Key Points
- RCC is usually detected incidentally but can present with hematuria, flank pain, metastatic symptoms, or paraneoplastic syndromes.
- Contrast-enhanced CT or MRI of the abdomen and pelvis is essential for characterization and staging of a renal mass.
- Partial nephrectomy is preferred for most T1 tumors to preserve renal function, while radical nephrectomy is reserved for large, complex, or locally advanced lesions.
- Percutaneous renal mass biopsy is recommended when results will influence management, particularly in the setting of indeterminate lesions, planned ablation, active surveillance, or systemic therapy.

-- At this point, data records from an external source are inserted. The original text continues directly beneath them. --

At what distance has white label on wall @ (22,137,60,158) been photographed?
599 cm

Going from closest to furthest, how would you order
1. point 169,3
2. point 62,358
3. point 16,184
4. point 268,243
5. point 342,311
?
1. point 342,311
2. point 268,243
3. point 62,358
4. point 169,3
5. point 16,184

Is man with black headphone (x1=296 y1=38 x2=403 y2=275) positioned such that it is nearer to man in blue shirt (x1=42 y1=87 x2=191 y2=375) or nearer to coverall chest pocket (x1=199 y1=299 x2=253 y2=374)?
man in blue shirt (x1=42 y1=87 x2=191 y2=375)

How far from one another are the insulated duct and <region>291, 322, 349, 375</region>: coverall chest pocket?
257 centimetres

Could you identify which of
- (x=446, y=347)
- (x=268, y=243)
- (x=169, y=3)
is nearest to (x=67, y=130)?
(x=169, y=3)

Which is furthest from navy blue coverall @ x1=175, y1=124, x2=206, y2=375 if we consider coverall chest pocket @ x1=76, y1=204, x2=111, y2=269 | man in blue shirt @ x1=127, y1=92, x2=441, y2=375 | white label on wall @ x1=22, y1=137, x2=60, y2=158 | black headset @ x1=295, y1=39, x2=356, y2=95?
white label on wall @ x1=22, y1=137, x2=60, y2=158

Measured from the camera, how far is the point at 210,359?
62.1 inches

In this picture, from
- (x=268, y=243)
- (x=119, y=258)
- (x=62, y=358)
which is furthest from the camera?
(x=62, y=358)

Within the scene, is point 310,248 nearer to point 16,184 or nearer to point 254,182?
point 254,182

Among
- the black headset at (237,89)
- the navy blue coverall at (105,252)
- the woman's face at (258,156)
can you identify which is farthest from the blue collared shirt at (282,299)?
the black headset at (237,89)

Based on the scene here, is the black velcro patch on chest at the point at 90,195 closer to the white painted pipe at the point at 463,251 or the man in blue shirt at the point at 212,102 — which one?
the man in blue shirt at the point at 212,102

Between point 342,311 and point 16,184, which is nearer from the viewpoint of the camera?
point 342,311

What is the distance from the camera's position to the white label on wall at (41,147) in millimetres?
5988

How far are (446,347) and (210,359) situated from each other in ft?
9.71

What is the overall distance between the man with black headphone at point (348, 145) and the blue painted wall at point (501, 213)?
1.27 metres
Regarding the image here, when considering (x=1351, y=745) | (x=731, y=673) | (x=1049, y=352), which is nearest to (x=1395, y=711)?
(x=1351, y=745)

- For metastatic RCC, first-line treatment is centered on immune checkpoint inhibitor–based combinations, with regimen choice guided by histology, risk group, comorbidities, and patient preference.
- Risk-adapted surveillance and comprehensive survivorship care, including management of renal function and cardiovascular risk, are integral to long-term outcomes.
Algorithm
- Confirm solid or complex enhancing renal mass with contrast-enhanced CT or MRI and perform complete staging including chest imaging.
- Assess patient performance status, comorbidities, renal function, and life expectancy.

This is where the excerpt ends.